However "active_vio" points to some garbage (chunks of same value repeated in memory, over multiple fields of that struct)

In those few cases when slave does not crash active_vio was NULL.
[21 Jul 2004 1:07] Miguel Solorzano
Yes I was able to repeat with servers 4.1.4:

/sql_class.cc
--673--

void THD::close_active_vio()
{
  DBUG_ENTER("close_active_vio");
  safe_mutex_assert_owner(&LOCK_delete); 
#ifndef EMBEDDED_LIBRARY
  if (active_vio)
  {
    vio_close(active_vio);
^^^^^^^^^^^^^^^^^^^^^^^^^^^^^^
crash here
    active_vio = 0;
  }
#endif
  DBUG_VOID_RETURN;
}

CALL STACK

mysqld.exe!THD::close_active_vio()  Line 673 + 0x19	C++
mysqld.exe!THD::awake(int prepare_to_die=0)  Line 427	C++
mysqld.exe!terminate_slave_thread(THD * thd=0x00e50190, _RTL_CRITICAL_SECTION * term_lock=0x00000000, _RTL_CRITICAL_SECTION * cond_lock=0x00e568e8, pthread_cond_t * term_cond=0x00e56910, volatile int * slave_running=0x00e57fc0)  Line 568 + 0x1a	C++
mysqld.exe!terminate_slave_threads(st_master_info * mi=0x00e55bb0, int thread_mask=3, int skip_lock=1)  Line 526 + 0x2a	C++
mysqld.exe!stop_slave(THD * thd=0x02ec1040, st_master_info * mi=0x00e55bb0, int net_report=1)  Line 809 + 0xf	C++
mysqld.exe!mysql_execute_command(THD * thd=0x02ec1040)  Line 2439 + 0x11	C++
mysqld.exe!mysql_parse(THD * thd=0x02ec1040, char * inBuf=0x02eb1060, unsigned int length=10)  Line 4034 + 0x9	C++
mysqld.exe!dispatch_command(enum_server_command command=COM_QUERY, THD * thd=0x02ec1040, char * packet=0x02ec2389, unsigned int packet_length=11)  Line 1457 + 0x1d	C++
mysqld.exe!do_command(THD * thd=0x02ec1040)  Line 1272 + 0x31	C++
mysqld.exe!handle_one_connection(void * arg=0x02ec1040)  Line 1016 + 0x9	C++
mysqld.exe!pthread_start(void * param=0x00e5df30)  Line 63 + 0x7	C
mysqld.exe!_threadstart(void * ptd=0x00e581a8)  Line 173 + 0xd	C
kernel32.dll!77e6d33b() 	

Thank you for the bug report
[22 Jul 2004 10:09] Jozef Vesely
I have found the cause of the problem:

firstly:
--------
in: connect_to_master() file: slave\slave.cpp line: 3950

#ifdef SIGNAL_WITH_VIO_CLOSE
thd->set_active_vio(mysql->net.vio);
  // it does:  thd->active_vio = mysql->net.vio; with locking
#endif

later:
-----
in: end_server() file: slave\client.cpp line: 821
  vio_delete frees mysql->net.vio
  and mysql->net.vio is set to 0

thus:
----
thd->active_vio is set to freed pointer, what
causes problems when we try to access its
members ...

┄┄┄┄┄┄┄┄┄┄

- **EXERCISE SET**
**1.** Transcribe the stretch of the bug report thread from "In those few" through "void THD::close_active_vio()".
**2.** Answer these questions about the bug report thread:
(a) With which server version was the crash repeated?
(b) What was active_vio in the few cases when the slave did not crash?
(c) In end_server(), what frees mysql->net.vio?

┄┄┄┄┄┄┄┄┄┄

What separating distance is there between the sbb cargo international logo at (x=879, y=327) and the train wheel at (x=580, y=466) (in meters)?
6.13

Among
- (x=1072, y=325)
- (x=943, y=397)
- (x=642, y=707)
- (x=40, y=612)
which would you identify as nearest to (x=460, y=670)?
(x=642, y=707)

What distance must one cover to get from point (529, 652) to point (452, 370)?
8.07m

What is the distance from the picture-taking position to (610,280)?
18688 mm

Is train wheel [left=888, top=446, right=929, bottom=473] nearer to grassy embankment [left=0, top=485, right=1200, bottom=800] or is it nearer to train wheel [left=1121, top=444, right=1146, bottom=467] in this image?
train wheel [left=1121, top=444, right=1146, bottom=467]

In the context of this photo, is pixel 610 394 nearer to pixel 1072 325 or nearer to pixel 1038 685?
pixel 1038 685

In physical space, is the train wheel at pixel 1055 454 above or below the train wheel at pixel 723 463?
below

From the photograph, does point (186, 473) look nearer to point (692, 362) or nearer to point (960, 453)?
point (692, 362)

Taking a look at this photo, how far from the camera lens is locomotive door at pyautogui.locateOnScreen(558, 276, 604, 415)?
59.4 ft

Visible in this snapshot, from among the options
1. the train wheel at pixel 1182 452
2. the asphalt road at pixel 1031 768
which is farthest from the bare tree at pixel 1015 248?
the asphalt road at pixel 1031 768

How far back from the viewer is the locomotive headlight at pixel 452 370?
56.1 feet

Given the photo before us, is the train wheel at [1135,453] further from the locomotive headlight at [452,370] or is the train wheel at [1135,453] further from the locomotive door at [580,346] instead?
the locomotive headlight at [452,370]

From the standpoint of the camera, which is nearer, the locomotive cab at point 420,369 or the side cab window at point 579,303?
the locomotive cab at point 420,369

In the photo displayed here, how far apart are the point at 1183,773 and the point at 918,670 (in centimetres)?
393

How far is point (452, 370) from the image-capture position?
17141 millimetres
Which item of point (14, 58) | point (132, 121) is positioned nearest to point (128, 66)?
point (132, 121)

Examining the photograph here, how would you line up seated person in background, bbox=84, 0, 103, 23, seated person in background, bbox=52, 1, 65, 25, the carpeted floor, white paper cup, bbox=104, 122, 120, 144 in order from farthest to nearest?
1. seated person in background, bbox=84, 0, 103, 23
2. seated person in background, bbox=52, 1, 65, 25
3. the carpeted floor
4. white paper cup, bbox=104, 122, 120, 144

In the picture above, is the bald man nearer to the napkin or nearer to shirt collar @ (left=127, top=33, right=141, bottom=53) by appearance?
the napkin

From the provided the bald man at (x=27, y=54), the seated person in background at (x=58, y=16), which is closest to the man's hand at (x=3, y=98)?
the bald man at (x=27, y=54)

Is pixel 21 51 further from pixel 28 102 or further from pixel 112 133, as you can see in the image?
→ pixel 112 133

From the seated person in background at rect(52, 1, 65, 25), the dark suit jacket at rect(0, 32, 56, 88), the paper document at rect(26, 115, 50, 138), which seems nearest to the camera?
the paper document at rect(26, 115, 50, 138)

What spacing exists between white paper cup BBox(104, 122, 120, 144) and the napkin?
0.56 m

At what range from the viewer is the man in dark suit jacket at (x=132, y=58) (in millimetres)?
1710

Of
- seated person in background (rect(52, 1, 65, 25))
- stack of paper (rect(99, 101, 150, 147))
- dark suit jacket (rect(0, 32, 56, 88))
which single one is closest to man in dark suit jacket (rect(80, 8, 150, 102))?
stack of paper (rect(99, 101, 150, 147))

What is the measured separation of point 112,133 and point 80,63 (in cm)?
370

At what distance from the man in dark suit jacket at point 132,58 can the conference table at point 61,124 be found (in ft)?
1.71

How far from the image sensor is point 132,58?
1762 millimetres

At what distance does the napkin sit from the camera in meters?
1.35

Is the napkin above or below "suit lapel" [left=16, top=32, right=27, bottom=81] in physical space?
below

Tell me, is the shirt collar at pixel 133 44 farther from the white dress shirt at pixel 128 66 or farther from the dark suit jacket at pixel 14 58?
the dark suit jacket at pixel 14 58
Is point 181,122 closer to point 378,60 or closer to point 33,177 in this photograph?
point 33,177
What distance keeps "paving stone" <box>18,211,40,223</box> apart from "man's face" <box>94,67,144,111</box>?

┄┄┄┄┄┄┄┄┄┄

- **EXPECTED ANSWERS**
**1.**
In those few cases when slave does not crash active_vio was NULL.
[21 Jul 2004 1:07] Miguel Solorzano
Yes I was able to repeat with servers 4.1.4:

/sql_class.cc
--673--

void THD::close_active_vio()

**2.**
(a) 4.1.4
(b) NULL
(c) vio_delete